Spatial question records:
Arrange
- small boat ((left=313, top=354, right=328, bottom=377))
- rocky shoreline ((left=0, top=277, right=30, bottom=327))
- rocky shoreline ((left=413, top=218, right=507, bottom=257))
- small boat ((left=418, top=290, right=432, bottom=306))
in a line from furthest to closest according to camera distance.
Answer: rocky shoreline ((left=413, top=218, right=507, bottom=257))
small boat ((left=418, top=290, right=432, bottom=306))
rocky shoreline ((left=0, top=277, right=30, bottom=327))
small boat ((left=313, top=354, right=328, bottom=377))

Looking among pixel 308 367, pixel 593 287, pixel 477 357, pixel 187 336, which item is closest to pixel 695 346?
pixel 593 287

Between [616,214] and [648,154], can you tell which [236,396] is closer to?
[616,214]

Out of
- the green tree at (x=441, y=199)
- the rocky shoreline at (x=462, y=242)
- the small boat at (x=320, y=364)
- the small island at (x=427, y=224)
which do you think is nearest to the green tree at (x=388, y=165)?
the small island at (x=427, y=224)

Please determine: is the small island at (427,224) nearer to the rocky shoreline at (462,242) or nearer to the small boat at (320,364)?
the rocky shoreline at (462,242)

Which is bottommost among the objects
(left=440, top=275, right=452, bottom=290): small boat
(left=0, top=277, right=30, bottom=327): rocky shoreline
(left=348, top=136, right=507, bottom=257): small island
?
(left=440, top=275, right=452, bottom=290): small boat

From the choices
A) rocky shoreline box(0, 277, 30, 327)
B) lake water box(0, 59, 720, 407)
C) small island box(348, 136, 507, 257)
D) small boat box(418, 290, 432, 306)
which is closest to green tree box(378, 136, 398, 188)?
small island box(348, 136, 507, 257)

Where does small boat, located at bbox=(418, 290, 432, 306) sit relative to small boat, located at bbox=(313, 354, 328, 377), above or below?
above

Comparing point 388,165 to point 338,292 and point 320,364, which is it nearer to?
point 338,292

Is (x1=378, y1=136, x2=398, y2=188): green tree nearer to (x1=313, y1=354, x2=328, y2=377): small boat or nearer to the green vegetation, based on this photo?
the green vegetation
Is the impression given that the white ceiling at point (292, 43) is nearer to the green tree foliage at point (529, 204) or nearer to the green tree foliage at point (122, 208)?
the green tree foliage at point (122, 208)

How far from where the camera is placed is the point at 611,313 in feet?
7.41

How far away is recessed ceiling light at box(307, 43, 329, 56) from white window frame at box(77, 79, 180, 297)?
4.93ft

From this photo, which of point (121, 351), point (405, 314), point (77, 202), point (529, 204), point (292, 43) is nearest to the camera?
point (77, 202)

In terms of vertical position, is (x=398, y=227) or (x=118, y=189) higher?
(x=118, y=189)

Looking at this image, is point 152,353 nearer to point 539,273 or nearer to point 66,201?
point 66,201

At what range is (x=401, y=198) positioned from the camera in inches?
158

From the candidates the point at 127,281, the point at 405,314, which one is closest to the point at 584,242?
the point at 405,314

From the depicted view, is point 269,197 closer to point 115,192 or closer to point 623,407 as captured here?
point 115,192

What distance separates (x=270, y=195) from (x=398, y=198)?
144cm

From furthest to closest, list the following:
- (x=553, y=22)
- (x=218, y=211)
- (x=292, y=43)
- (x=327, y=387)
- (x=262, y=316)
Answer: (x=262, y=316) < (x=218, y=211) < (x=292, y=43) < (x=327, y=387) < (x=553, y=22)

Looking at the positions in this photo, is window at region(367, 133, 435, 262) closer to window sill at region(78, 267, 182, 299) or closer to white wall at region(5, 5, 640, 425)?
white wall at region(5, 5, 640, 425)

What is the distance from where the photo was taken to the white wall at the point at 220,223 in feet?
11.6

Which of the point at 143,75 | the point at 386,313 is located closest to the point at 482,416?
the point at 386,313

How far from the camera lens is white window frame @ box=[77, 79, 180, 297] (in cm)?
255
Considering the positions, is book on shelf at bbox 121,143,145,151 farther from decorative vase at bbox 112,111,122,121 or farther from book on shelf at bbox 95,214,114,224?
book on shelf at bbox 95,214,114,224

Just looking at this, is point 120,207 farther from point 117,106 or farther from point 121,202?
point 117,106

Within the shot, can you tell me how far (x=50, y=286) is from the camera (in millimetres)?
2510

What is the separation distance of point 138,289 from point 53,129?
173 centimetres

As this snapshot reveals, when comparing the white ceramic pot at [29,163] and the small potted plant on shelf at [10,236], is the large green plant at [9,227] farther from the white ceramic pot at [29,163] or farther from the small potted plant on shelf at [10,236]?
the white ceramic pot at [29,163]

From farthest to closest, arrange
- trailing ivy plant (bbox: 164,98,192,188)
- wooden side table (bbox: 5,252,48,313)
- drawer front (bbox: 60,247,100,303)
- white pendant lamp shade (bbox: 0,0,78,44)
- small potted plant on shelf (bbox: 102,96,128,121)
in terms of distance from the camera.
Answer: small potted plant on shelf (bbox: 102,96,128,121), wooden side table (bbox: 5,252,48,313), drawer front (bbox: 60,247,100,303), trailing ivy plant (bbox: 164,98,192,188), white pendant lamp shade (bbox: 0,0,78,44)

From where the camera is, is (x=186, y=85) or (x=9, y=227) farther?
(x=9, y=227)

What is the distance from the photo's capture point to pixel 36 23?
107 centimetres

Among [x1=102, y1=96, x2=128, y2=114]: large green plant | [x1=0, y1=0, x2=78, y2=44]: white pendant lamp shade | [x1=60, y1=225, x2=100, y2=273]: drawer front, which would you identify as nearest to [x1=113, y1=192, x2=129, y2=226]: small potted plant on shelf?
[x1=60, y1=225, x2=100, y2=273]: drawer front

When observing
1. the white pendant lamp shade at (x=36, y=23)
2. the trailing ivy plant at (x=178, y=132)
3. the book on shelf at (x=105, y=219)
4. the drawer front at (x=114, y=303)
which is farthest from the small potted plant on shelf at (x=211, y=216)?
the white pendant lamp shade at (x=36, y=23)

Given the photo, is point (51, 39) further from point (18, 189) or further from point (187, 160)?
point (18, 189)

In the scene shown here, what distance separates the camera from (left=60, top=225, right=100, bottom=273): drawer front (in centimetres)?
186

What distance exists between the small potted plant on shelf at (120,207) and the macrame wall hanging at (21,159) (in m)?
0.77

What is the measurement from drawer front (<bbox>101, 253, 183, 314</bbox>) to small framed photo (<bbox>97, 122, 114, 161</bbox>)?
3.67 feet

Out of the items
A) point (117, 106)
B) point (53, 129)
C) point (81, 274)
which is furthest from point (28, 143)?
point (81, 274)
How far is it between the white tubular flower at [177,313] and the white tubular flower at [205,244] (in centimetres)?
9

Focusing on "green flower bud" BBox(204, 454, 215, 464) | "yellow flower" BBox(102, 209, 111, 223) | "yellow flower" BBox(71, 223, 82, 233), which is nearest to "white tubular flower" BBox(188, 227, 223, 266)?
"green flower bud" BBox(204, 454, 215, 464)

* Exercise goal *
Please copy out the records above, putting "woven wall hanging" in place of every "macrame wall hanging" and leaving everything else the same.

* Written response *
Arrange
- small boat ((left=313, top=354, right=328, bottom=377))
- rocky shoreline ((left=0, top=277, right=30, bottom=327))
- rocky shoreline ((left=413, top=218, right=507, bottom=257))
- small boat ((left=418, top=290, right=432, bottom=306))
in a line from furthest to closest according to camera distance.
Answer: rocky shoreline ((left=413, top=218, right=507, bottom=257))
small boat ((left=418, top=290, right=432, bottom=306))
rocky shoreline ((left=0, top=277, right=30, bottom=327))
small boat ((left=313, top=354, right=328, bottom=377))

Looking among pixel 308 367, pixel 593 287, pixel 477 357, pixel 187 336, which item is closest to pixel 695 346?
pixel 593 287

Between [616,214] and [648,154], can you tell which [236,396] is closer to?
[616,214]

Out of
- the green tree at (x=441, y=199)
- the rocky shoreline at (x=462, y=242)
- the small boat at (x=320, y=364)
- the small island at (x=427, y=224)
which do you think is nearest to the green tree at (x=388, y=165)?
the small island at (x=427, y=224)

Please determine: is the small island at (427,224) nearer to the rocky shoreline at (462,242) or nearer to the small boat at (320,364)?
the rocky shoreline at (462,242)

Which is bottommost among the objects
(left=440, top=275, right=452, bottom=290): small boat
(left=0, top=277, right=30, bottom=327): rocky shoreline
(left=348, top=136, right=507, bottom=257): small island
?
(left=440, top=275, right=452, bottom=290): small boat

From the choices
A) rocky shoreline box(0, 277, 30, 327)
B) lake water box(0, 59, 720, 407)
C) small island box(348, 136, 507, 257)
D) small boat box(418, 290, 432, 306)
which is closest to green tree box(378, 136, 398, 188)?
small island box(348, 136, 507, 257)

Where does small boat, located at bbox=(418, 290, 432, 306) sit relative to small boat, located at bbox=(313, 354, 328, 377), above or below?
above

Comparing point 388,165 to point 338,292 and point 320,364, which is it nearer to?
point 338,292

Is (x1=378, y1=136, x2=398, y2=188): green tree nearer to (x1=313, y1=354, x2=328, y2=377): small boat or nearer to the green vegetation, based on this photo?
the green vegetation
Is the impression given that the white ceiling at point (292, 43) is nearer to the green tree foliage at point (529, 204) or nearer to the green tree foliage at point (122, 208)?
the green tree foliage at point (122, 208)

How far from where the camera is placed is the point at 611,313 in feet?
7.41

How far away is recessed ceiling light at box(307, 43, 329, 56) from white window frame at box(77, 79, 180, 297)?
4.93ft

From this photo, which of point (121, 351), point (405, 314), point (77, 202), point (529, 204), point (292, 43) is nearest to the camera?
point (77, 202)

In terms of vertical position, is (x=398, y=227) or (x=118, y=189) higher?
(x=118, y=189)

Looking at this image, is point 152,353 nearer to point 539,273 or nearer to point 66,201?
point 66,201

At what range is (x=401, y=198) positioned from the camera in inches?
158

From the candidates the point at 127,281, the point at 405,314, which one is closest to the point at 584,242?
the point at 405,314

From the depicted view, is point 269,197 closer to point 115,192 or closer to point 623,407 as captured here?
point 115,192

What distance separates (x=270, y=195) from (x=398, y=198)?
144cm

From furthest to closest, list the following:
- (x=553, y=22)
- (x=218, y=211)
- (x=292, y=43)
- (x=327, y=387)
- (x=262, y=316)
Answer: (x=262, y=316) < (x=218, y=211) < (x=292, y=43) < (x=327, y=387) < (x=553, y=22)

Looking at the positions in this photo, is window at region(367, 133, 435, 262) closer to window sill at region(78, 267, 182, 299) or closer to white wall at region(5, 5, 640, 425)?
white wall at region(5, 5, 640, 425)

What is the distance from where the photo was taken to the white wall at the point at 220,223 in feet?
11.6

Which of the point at 143,75 | the point at 386,313 is located closest to the point at 482,416?
the point at 386,313

How far from the camera lens is white window frame @ box=[77, 79, 180, 297] (in cm)?
255
Considering the positions, is book on shelf at bbox 121,143,145,151 farther from decorative vase at bbox 112,111,122,121 or farther from book on shelf at bbox 95,214,114,224?
book on shelf at bbox 95,214,114,224

Just looking at this, is point 120,207 farther from point 117,106 or farther from point 121,202?
point 117,106

Within the shot, can you tell me how far (x=50, y=286) is from the camera (in millimetres)?
2510

What is the separation distance of point 138,289 from point 53,129?
173 centimetres

As this snapshot reveals, when comparing the white ceramic pot at [29,163] and the small potted plant on shelf at [10,236], is the large green plant at [9,227] farther from the white ceramic pot at [29,163] or farther from the small potted plant on shelf at [10,236]?
the white ceramic pot at [29,163]

From farthest to closest, arrange
- trailing ivy plant (bbox: 164,98,192,188)
- wooden side table (bbox: 5,252,48,313)
- drawer front (bbox: 60,247,100,303)
- white pendant lamp shade (bbox: 0,0,78,44)
- small potted plant on shelf (bbox: 102,96,128,121)
in terms of distance from the camera.
Answer: small potted plant on shelf (bbox: 102,96,128,121), wooden side table (bbox: 5,252,48,313), drawer front (bbox: 60,247,100,303), trailing ivy plant (bbox: 164,98,192,188), white pendant lamp shade (bbox: 0,0,78,44)

From where the camera is, is (x=186, y=85) or (x=9, y=227) farther?
(x=9, y=227)

What is the distance from the photo's capture point to pixel 36 23?
107 centimetres

Among [x1=102, y1=96, x2=128, y2=114]: large green plant | [x1=0, y1=0, x2=78, y2=44]: white pendant lamp shade | [x1=60, y1=225, x2=100, y2=273]: drawer front, which would you identify as nearest to [x1=113, y1=192, x2=129, y2=226]: small potted plant on shelf?
[x1=60, y1=225, x2=100, y2=273]: drawer front

When observing
1. the white pendant lamp shade at (x=36, y=23)
2. the trailing ivy plant at (x=178, y=132)
3. the book on shelf at (x=105, y=219)
4. the drawer front at (x=114, y=303)
which is farthest from the small potted plant on shelf at (x=211, y=216)?
the white pendant lamp shade at (x=36, y=23)

Given the photo, is point (51, 39) further from point (18, 189) or further from point (187, 160)?
point (18, 189)

In the scene shown here, what distance separates the camera from (left=60, top=225, right=100, bottom=273): drawer front (in centimetres)?
186

What distance exists between the small potted plant on shelf at (120,207) and the woven wall hanging at (21,159) (in m)?
0.77

What is the measurement from drawer front (<bbox>101, 253, 183, 314</bbox>) to small framed photo (<bbox>97, 122, 114, 161</bbox>)?
3.67 feet

Out of the items
A) point (117, 106)
B) point (53, 129)
C) point (81, 274)
which is furthest from point (28, 143)?
point (81, 274)
How far is it between the white tubular flower at [177,313] and the white tubular flower at [205,244] (in centimetres)?
9

Focusing on "green flower bud" BBox(204, 454, 215, 464) | "yellow flower" BBox(102, 209, 111, 223) | "yellow flower" BBox(71, 223, 82, 233), which is nearest to "white tubular flower" BBox(188, 227, 223, 266)?
"green flower bud" BBox(204, 454, 215, 464)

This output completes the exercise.